The auditor should examine the title deeds to ensure that they are in the name of the client. Any addition or sale during the year should be carefully examined.


b. Leasehold property:


The auditor should inspect the lease agreement to find out the value and duration. The auditor should see that the lease agreement is registered with the registrar and certificate testing to the validity of the same.


c. Plant and machinery:


The Auditor should commence the process of verification by obtaining a schedule of plant and machinery certified by the responsible officer of the concern.


2.Stock in trade:


It is practically impossible for an auditor to physically verify each item of the stock in hand because of various reasons i.e. limited time and the lack of technical knowledge. Therefore the auditor has to rely upon test checks to ascertain the accuracy of stock in trade.


3.Investments:


The auditor should verify the details of the schedule of investment by applying tests e.g. financial journals and newspapers should be consulted for checking the market rates. The securities themselves may be consulted or the broker’s notes may be examined for checking the cost etc.

The auditor should verify the amount of interest or dividends as have already been declared before the date of the balance sheet and should be taken into account as outstanding ones.


4.Capital:


In the case of the firm, the auditor should verify the liability on account of the capital with the help of the partnership deed; passbook and cash book.

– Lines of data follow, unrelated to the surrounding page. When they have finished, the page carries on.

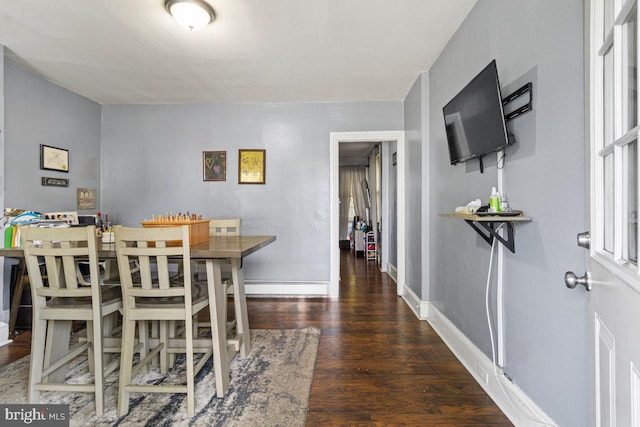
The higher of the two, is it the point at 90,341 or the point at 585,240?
the point at 585,240

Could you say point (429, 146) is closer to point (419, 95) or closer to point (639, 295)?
point (419, 95)

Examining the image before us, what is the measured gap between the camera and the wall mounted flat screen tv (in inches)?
66.8

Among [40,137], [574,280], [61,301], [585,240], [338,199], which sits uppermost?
[40,137]

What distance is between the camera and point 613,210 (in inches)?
36.9

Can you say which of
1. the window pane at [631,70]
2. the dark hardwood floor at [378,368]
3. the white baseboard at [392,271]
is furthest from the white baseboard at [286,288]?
the window pane at [631,70]

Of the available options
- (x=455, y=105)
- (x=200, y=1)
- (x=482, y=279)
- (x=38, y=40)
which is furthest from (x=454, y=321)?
(x=38, y=40)

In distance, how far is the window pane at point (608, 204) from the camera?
93cm

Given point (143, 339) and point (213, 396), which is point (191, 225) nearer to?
point (143, 339)

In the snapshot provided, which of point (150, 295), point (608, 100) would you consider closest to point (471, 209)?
point (608, 100)

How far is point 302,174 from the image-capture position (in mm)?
4254

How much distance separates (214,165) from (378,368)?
3284mm

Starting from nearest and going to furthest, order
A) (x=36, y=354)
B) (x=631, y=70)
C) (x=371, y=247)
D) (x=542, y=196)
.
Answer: (x=631, y=70), (x=542, y=196), (x=36, y=354), (x=371, y=247)

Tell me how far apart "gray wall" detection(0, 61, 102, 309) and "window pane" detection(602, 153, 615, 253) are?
165 inches

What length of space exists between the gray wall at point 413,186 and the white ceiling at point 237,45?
26 centimetres
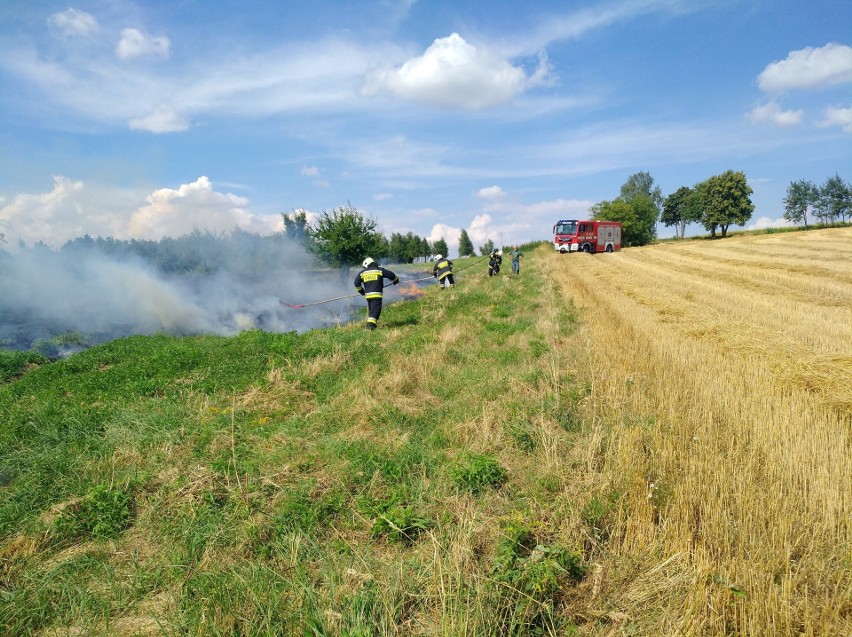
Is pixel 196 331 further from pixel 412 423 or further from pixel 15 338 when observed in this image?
pixel 412 423

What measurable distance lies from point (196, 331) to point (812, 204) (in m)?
84.5

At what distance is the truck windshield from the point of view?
40438 millimetres

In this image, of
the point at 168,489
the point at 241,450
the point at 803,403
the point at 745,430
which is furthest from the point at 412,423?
the point at 803,403

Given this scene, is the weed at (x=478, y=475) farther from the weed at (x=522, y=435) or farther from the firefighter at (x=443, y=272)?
the firefighter at (x=443, y=272)

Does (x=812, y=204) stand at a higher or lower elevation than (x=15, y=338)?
higher

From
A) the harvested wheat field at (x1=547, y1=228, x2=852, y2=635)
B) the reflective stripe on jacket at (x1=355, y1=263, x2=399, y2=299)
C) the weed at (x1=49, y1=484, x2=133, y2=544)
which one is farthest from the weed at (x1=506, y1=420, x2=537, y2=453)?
the reflective stripe on jacket at (x1=355, y1=263, x2=399, y2=299)

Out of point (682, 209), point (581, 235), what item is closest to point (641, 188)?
point (682, 209)

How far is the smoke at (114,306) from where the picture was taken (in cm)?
1608

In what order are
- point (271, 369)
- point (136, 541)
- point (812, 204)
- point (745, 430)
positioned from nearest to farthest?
point (136, 541)
point (745, 430)
point (271, 369)
point (812, 204)

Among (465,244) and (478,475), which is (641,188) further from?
(478,475)

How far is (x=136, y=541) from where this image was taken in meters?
3.92

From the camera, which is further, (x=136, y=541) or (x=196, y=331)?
(x=196, y=331)

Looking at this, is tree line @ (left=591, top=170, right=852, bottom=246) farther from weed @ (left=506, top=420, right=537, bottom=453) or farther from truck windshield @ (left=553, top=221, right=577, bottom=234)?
weed @ (left=506, top=420, right=537, bottom=453)

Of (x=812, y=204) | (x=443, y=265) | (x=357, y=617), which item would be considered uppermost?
(x=812, y=204)
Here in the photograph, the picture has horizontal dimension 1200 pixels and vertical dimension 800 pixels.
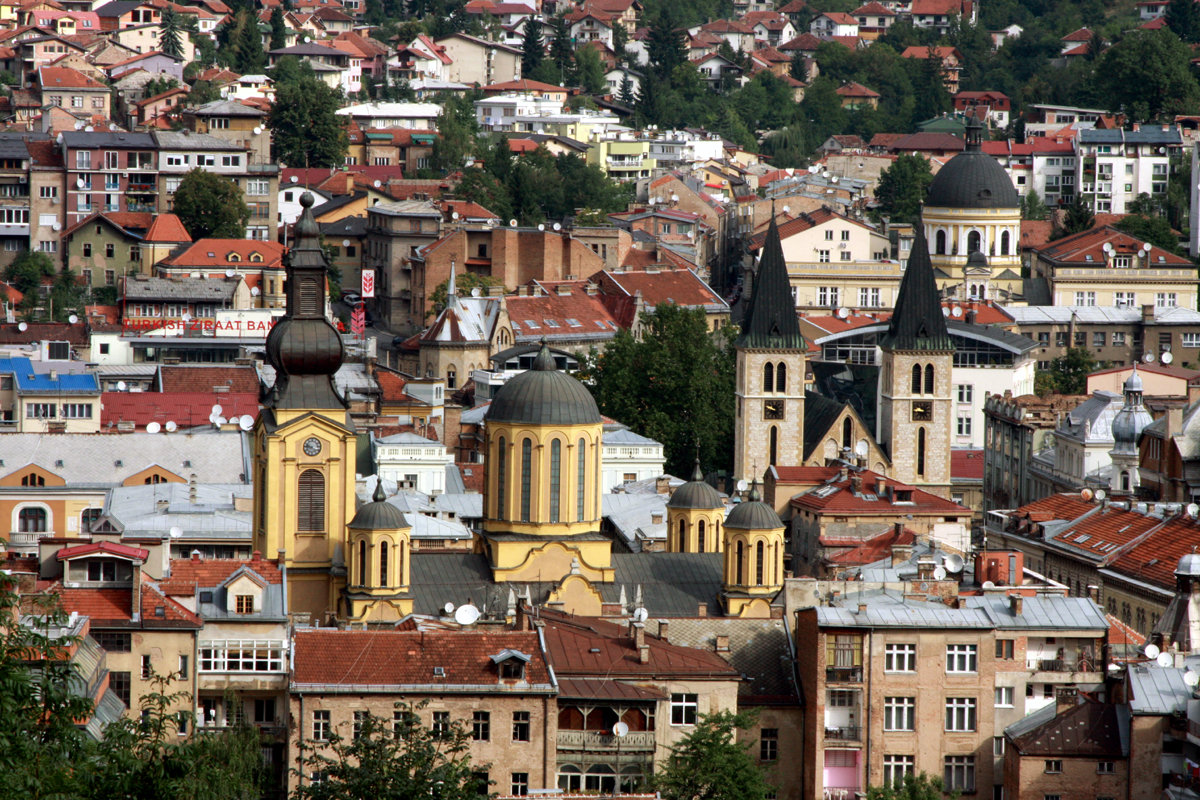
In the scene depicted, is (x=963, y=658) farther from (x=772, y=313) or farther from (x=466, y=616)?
(x=772, y=313)

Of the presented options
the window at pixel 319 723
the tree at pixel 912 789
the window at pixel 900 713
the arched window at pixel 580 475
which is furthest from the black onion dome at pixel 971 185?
the window at pixel 319 723

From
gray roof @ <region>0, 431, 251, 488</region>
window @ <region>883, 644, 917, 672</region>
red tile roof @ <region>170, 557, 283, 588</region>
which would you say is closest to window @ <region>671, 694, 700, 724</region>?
window @ <region>883, 644, 917, 672</region>

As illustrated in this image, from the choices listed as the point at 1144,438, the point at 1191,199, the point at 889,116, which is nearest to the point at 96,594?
the point at 1144,438

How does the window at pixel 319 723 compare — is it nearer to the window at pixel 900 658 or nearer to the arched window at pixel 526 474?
the window at pixel 900 658

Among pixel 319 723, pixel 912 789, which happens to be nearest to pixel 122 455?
pixel 319 723

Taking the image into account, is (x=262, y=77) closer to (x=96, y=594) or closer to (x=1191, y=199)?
(x=1191, y=199)
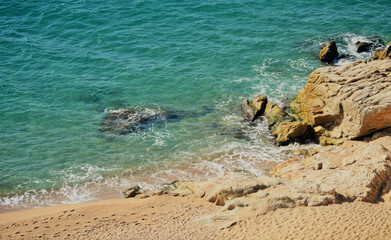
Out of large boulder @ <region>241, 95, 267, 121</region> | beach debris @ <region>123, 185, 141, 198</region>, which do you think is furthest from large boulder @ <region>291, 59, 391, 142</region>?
beach debris @ <region>123, 185, 141, 198</region>

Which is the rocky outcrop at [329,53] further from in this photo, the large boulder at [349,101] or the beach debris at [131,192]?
the beach debris at [131,192]

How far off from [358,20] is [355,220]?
1104 inches

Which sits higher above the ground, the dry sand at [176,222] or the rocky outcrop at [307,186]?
the rocky outcrop at [307,186]

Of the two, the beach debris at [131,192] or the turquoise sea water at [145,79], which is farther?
the turquoise sea water at [145,79]

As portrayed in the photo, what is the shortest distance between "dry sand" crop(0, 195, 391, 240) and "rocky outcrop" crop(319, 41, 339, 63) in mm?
17889

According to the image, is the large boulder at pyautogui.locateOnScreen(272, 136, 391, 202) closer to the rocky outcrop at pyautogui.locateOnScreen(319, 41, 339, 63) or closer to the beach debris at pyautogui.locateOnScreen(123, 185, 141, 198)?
the beach debris at pyautogui.locateOnScreen(123, 185, 141, 198)

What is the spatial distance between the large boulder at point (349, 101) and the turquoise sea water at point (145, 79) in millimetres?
3279

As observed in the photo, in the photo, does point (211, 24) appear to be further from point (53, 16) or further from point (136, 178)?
point (136, 178)

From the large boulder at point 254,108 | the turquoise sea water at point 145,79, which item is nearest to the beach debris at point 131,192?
the turquoise sea water at point 145,79

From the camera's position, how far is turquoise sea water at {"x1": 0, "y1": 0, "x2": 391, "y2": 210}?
20547 mm

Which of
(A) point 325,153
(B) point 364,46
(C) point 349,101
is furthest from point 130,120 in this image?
(B) point 364,46

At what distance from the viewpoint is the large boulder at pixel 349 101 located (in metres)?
18.6

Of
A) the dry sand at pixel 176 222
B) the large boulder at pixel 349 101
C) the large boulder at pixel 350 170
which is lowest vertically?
the dry sand at pixel 176 222

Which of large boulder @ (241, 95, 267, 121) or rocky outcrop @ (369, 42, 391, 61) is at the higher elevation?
rocky outcrop @ (369, 42, 391, 61)
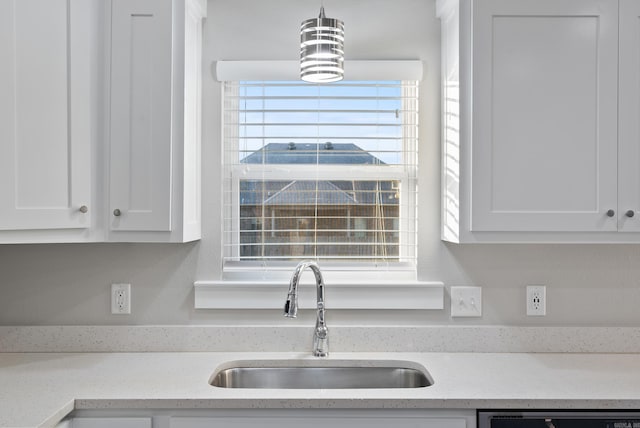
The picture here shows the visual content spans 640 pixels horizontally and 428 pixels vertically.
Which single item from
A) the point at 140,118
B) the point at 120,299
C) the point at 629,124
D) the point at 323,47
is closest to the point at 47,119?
the point at 140,118

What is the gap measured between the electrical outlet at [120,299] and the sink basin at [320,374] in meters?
0.49

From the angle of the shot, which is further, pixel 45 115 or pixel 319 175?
pixel 319 175

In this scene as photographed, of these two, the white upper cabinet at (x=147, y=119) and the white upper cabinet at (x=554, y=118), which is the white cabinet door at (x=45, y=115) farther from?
the white upper cabinet at (x=554, y=118)

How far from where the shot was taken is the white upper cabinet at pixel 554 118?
71.2 inches

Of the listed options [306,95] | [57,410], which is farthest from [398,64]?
[57,410]

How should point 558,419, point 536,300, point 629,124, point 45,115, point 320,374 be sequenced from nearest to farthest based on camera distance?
point 558,419 < point 45,115 < point 629,124 < point 320,374 < point 536,300

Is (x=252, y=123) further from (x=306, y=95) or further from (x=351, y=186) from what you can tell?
(x=351, y=186)

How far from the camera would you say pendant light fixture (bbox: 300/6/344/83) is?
1746mm

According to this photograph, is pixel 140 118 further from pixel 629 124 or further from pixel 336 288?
pixel 629 124

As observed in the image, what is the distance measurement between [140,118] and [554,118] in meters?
1.41

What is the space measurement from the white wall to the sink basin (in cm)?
18

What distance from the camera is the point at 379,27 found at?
215 cm

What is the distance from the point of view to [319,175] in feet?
7.16

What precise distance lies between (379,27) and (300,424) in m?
1.51
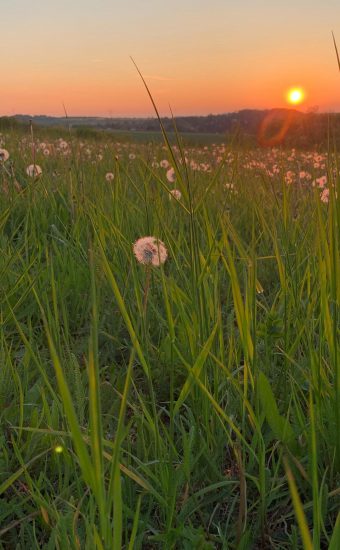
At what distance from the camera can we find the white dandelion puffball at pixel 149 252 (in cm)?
156

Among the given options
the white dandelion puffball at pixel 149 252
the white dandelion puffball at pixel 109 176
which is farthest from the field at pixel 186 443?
the white dandelion puffball at pixel 109 176

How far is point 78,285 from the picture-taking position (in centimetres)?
225

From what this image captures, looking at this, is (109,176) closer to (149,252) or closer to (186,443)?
(149,252)

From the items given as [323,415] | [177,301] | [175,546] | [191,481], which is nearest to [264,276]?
[177,301]

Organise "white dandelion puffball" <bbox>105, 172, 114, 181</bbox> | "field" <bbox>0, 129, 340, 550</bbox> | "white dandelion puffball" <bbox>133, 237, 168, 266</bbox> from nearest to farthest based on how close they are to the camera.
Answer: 1. "field" <bbox>0, 129, 340, 550</bbox>
2. "white dandelion puffball" <bbox>133, 237, 168, 266</bbox>
3. "white dandelion puffball" <bbox>105, 172, 114, 181</bbox>

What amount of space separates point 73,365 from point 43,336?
1.46 ft

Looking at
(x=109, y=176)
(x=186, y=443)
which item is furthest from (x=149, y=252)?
(x=109, y=176)

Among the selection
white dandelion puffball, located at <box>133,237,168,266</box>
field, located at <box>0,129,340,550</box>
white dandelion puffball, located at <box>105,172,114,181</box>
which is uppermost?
white dandelion puffball, located at <box>105,172,114,181</box>

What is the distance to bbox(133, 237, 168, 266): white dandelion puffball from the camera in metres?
1.56

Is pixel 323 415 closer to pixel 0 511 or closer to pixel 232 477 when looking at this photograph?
pixel 232 477

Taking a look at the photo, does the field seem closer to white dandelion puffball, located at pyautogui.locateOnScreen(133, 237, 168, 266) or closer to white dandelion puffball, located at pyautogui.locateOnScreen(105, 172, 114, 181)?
white dandelion puffball, located at pyautogui.locateOnScreen(133, 237, 168, 266)

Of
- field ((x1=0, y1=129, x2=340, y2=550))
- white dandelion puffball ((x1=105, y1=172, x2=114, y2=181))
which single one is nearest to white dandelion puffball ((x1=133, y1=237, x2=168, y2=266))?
field ((x1=0, y1=129, x2=340, y2=550))

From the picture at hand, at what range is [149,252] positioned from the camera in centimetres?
161

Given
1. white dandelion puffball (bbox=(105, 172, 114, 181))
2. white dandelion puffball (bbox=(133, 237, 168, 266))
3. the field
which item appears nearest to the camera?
the field
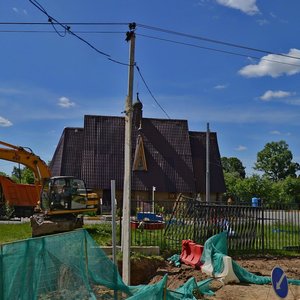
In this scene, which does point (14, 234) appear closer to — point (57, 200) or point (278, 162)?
point (57, 200)

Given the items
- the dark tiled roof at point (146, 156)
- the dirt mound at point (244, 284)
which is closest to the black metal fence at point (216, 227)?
the dirt mound at point (244, 284)

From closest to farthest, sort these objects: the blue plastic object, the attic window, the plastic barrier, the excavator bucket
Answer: the plastic barrier
the excavator bucket
the blue plastic object
the attic window

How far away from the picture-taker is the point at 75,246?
7.70m

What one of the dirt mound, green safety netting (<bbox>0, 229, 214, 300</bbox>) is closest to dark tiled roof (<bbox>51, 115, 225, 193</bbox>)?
the dirt mound

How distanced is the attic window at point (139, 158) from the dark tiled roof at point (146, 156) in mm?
436

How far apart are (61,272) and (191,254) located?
850cm

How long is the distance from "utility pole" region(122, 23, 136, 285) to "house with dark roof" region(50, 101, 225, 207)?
2962cm

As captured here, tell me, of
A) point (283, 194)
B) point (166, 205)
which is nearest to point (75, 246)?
point (166, 205)

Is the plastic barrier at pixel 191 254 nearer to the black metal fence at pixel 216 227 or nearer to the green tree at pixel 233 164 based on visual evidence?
the black metal fence at pixel 216 227

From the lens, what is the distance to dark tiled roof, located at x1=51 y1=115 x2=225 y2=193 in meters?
42.8

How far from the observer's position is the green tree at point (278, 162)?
385 ft

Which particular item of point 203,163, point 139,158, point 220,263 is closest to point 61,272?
point 220,263

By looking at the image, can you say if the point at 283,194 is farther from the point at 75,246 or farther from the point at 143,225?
the point at 75,246

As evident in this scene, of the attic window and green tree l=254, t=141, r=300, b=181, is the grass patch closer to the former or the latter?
the attic window
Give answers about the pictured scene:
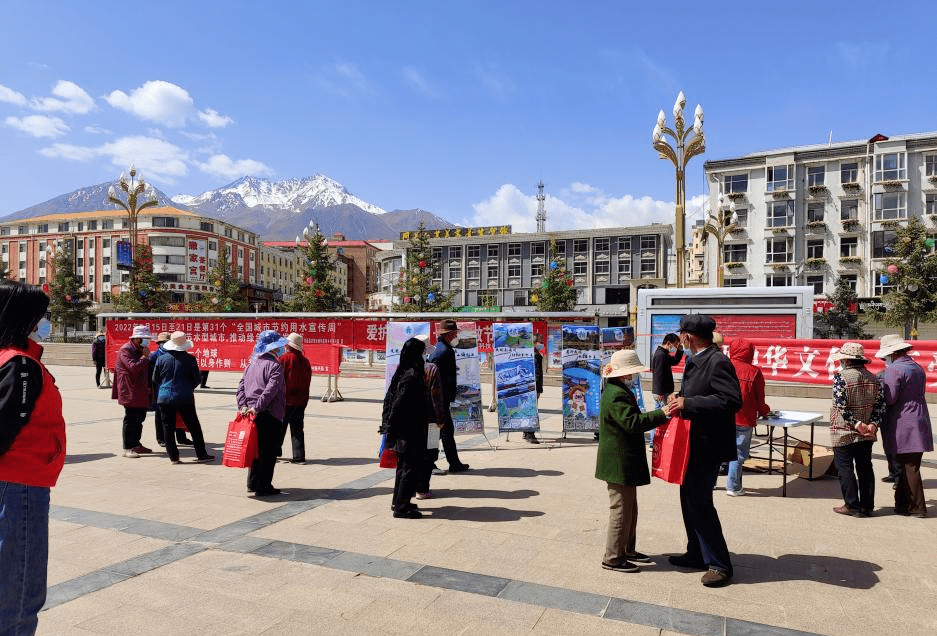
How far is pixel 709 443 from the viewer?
4488 millimetres

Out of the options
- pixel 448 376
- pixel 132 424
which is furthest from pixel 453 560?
pixel 132 424

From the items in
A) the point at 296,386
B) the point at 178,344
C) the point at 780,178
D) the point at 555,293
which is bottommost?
the point at 296,386

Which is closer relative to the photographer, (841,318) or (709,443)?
(709,443)

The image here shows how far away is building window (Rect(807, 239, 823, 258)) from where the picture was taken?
47.1 meters

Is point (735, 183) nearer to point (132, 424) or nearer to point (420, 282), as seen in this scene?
point (420, 282)

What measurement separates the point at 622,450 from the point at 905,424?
3.63 m

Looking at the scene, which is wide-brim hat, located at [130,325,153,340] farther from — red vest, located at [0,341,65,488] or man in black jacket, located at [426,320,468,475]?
red vest, located at [0,341,65,488]

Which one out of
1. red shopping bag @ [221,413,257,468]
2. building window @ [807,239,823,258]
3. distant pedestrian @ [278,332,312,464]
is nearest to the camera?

In case a company auditor should examine the memorandum of association to verify the information as to the maximum capital the company is authorized to raise. He should also ascertain the amount of called up in respect of each class of shares and also ascertain how many shares of each class

are allotted as fully paid. Auditors should also specify the sources from which the bonus shares are issued i.e. capitalization of profits are reserves for share premium accounts. He should also ensure that capital profit, if any on the issue of forfeited shares, has been transported to capital reserve.


5.Reserves and Funds:


The auditor should examine and verify that whether the decision to create reserve or fund is dictated by the needs and circumstances of the business and relevant legal provisions and check the relevant entries in books of accounts and check the entries passed for the purpose in the profit and loss appropriation account.